A photo can no longer be trusted just because it looks real, so a coalition of major tech and media companies built a way to attach a verifiable record to the file itself. That record is called Content Credentials, based on a technical standard named C2PA (Coalition for Content Provenance and Authenticity). It works like a signed label: it doesn’t judge whether an image is “real,” but it does record, cryptographically, how the file was created or changed and by what tool — including whether AI was involved.
How Content Credentials work
When a compatible camera, app, or AI model creates a file, it can attach a small, cryptographically signed data block called a manifest. The manifest lists assertions — statements such as the creation date, the device or software used, GPS location if enabled, and a description of any edits (crop, color adjustment, AI generation or inpainting). Each new tool in the chain adds its own signed entry rather than overwriting the last one, so the file carries a full, tamper-evident history. If someone strips the metadata or edits the pixels with an incompatible tool, the credential either disappears or fails validation — which is itself a signal.
The standard is maintained by the Coalition for Content Provenance and Authenticity, whose members include Adobe, Amazon, the BBC, Google, Meta, Microsoft, OpenAI, and Sony. It is open and royalty-free, meaning any company can implement it without paying a license fee.
Where you’ll actually see it
Adoption has moved from spec to shipping product. Photos taken on Google’s Pixel 10 phones, images made with Adobe Firefly, and outputs from OpenAI’s DALL·E 3 and Sora carry Content Credentials by default. Microsoft’s Bing Image Creator and a growing list of camera makers (Leica, Nikon, Sony) support it too. Platforms including LinkedIn, TikTok, and YouTube have started reading these credentials and showing viewers a label — such as “AI-generated” or “captured with a camera” — based on what the manifest says.

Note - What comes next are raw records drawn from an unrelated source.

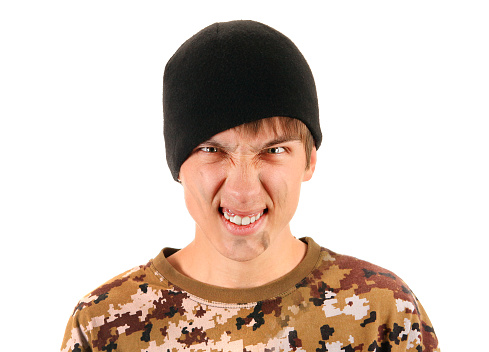 Angry Young Man with Dirty Face on the White Background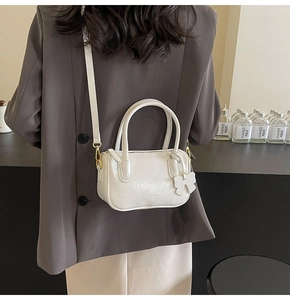 Detail of white PU leather crossbody bag with bow charm on a model in a grey suit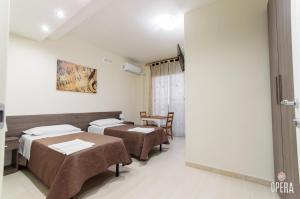 Postel nebo postele na pokoji v ubytování Opera B&B
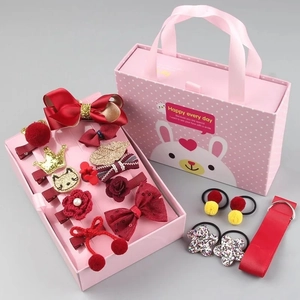 Detail van rode haarstrikken en kroon haarelastiekjes in een roze geschenkdoos
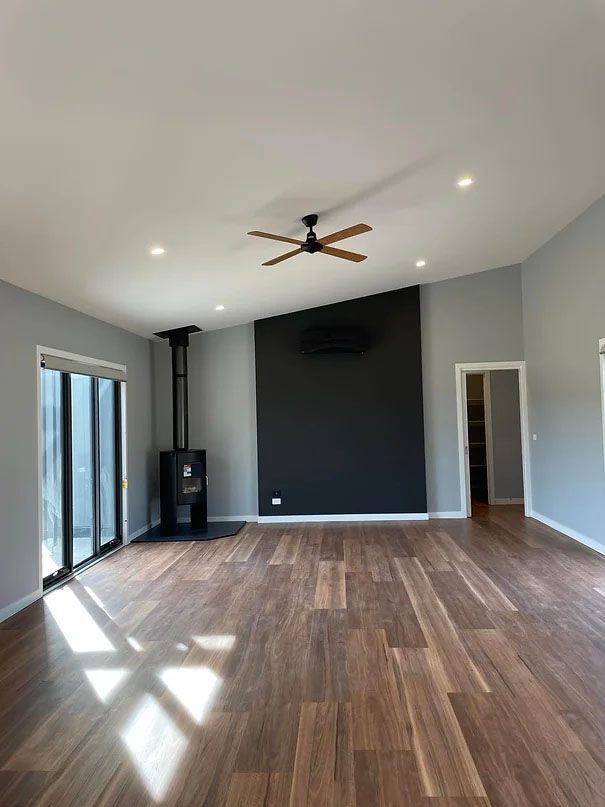 Living Room With Ceiling Fan and Tile Floors — Evoke Building Group In Ballarat Central, VIC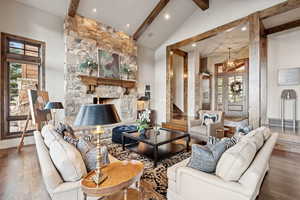 Living area with wood finished floors, healthy amount of natural light, recessed lighting, stairs, and a stone fireplace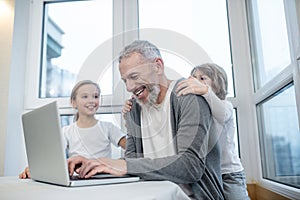 Gray-haired bearded man working on laptop while his kids interfering him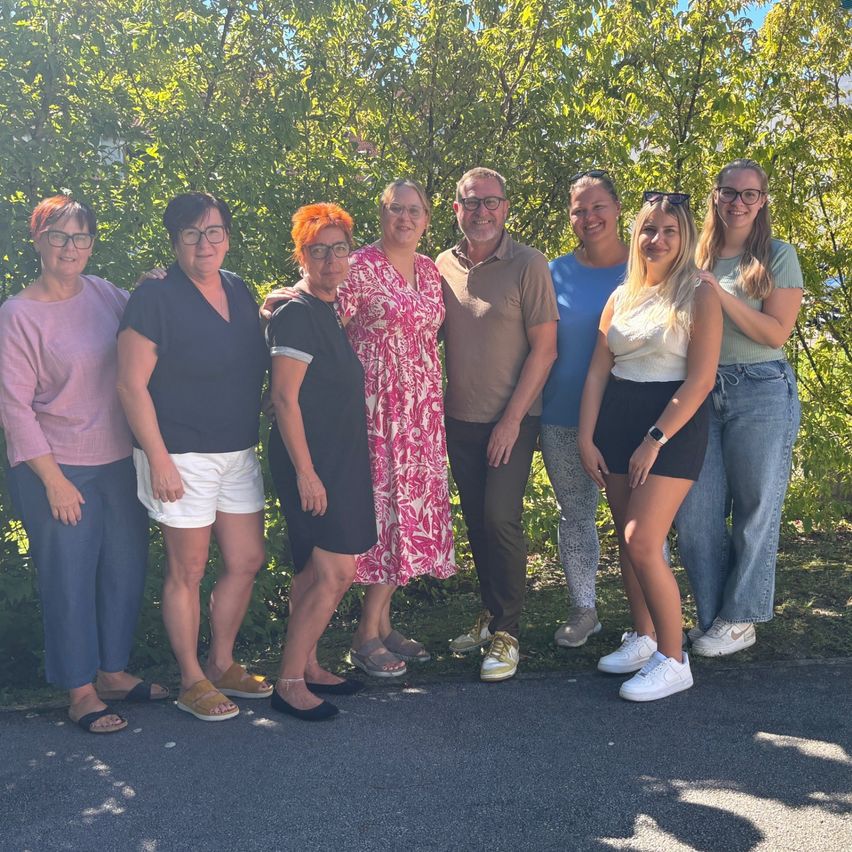 Eine Gruppe von acht Erwachsenen, darunter Männer und Frauen, posiert für ein Foto vor grünen Bäumen und einem Gebäude an einem sonnigen Tag.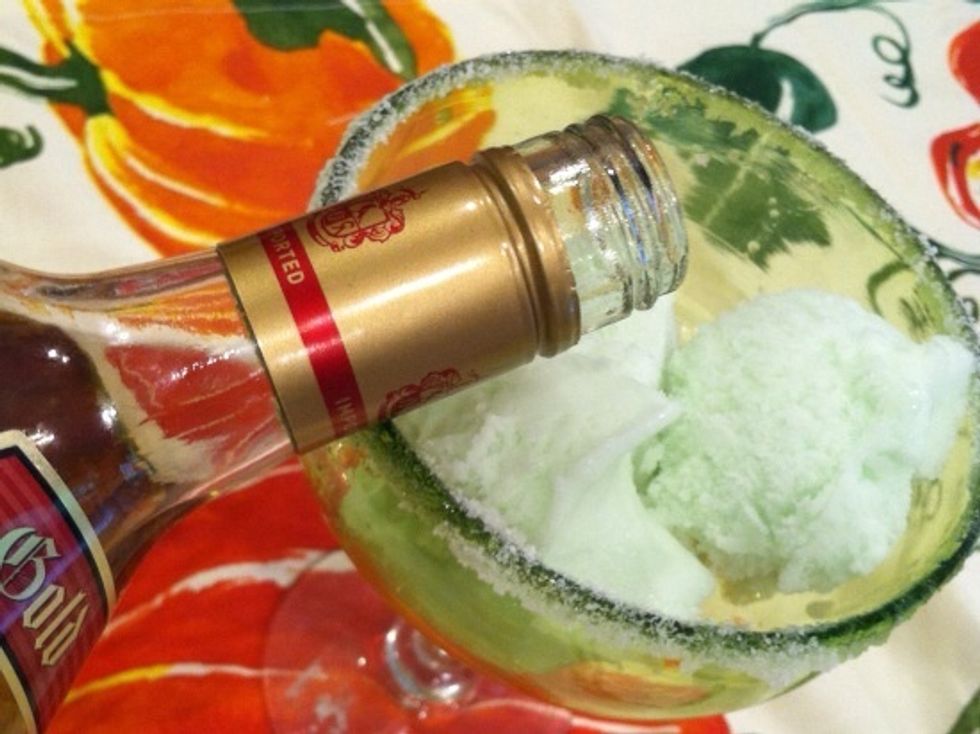 Pour 2 tablespoons of tequila over the sherbet.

How to check an image yourself
To see whether a specific image or video carries Content Credentials, you can upload the file or paste its URL into the free Content Credentials Verify tool, run by the Content Authenticity Initiative. It reads the manifest, if one is present, and displays the creation and edit history in plain language. No account or payment is required.
Why it matters
Content Credentials matter for two different reasons. First, they give ordinary readers a way to check a file’s origin instead of guessing from how convincing it looks — useful for news photos, election-season images, or a picture that seems too dramatic to be real. Second, regulators are starting to require exactly this kind of labeling. Under the EU’s AI Act, transparency rules that take effect on August 2, 2026 require providers of generative AI tools to mark AI-generated audio, images, video, and text in a machine-readable way — obligations that reach any company, including Georgian ones, serving users in the EU. Content Credentials is the leading technical mechanism companies are adopting to meet that requirement, because the manifest is machine-readable by design.
The stakes are also personal, not just regulatory. When Meta launched its Muse image generator, a talent agency objected that its opt-out design let the tool recreate people’s likenesses without clear consent — a dispute that turns partly on whether viewers can tell an image was AI-made and how, which is exactly what provenance metadata is built to answer.
What Content Credentials can’t do
Content Credentials is not a truth machine. It doesn’t verify that a photo depicts something that actually happened — a real camera can still capture a staged scene, and a “captured with a camera” label only means the file wasn’t altered after capture, not that the scene was genuine. The record can also be stripped: screenshots, many social platforms’ re-encoding, and simple editing tools that don’t support the standard will typically remove the metadata, leaving a file with no credential at all rather than a false one. And it’s an opt-in system — content made without a compatible tool simply carries no record either way.
Why it matters for Georgia
Georgian companies building or reselling AI content tools — or simply serving customers in the EU — fall under the same Article 50 labeling requirement, since it applies to any provider whose output reaches EU users, not just EU-based firms. Adopting an existing Content Credentials-compatible tool is currently the most direct way to meet that machine-readable labeling requirement without building custom infrastructure.
FAQ
Does every AI-generated image have Content Credentials? No. Only tools that support the C2PA standard attach them, and many current AI generators and most social platforms still strip metadata on upload or don’t support it yet.
Is a missing Content Credential proof that an image is fake or AI-made? No. Plenty of authentic, human-made content has no credential at all because the camera or app never attached one, or a platform stripped it. Absence isn’t evidence either way — presence and validity are what matter.
Does adding Content Credentials cost anything? No. The C2PA standard is open and royalty-free, and the public Verify tool is free to use.
Can Content Credentials be faked? The cryptographic signature is very hard to forge without the private signing key of a legitimate participant, but the metadata can be stripped entirely — the protection is tamper-evidence, not tamper-proofing.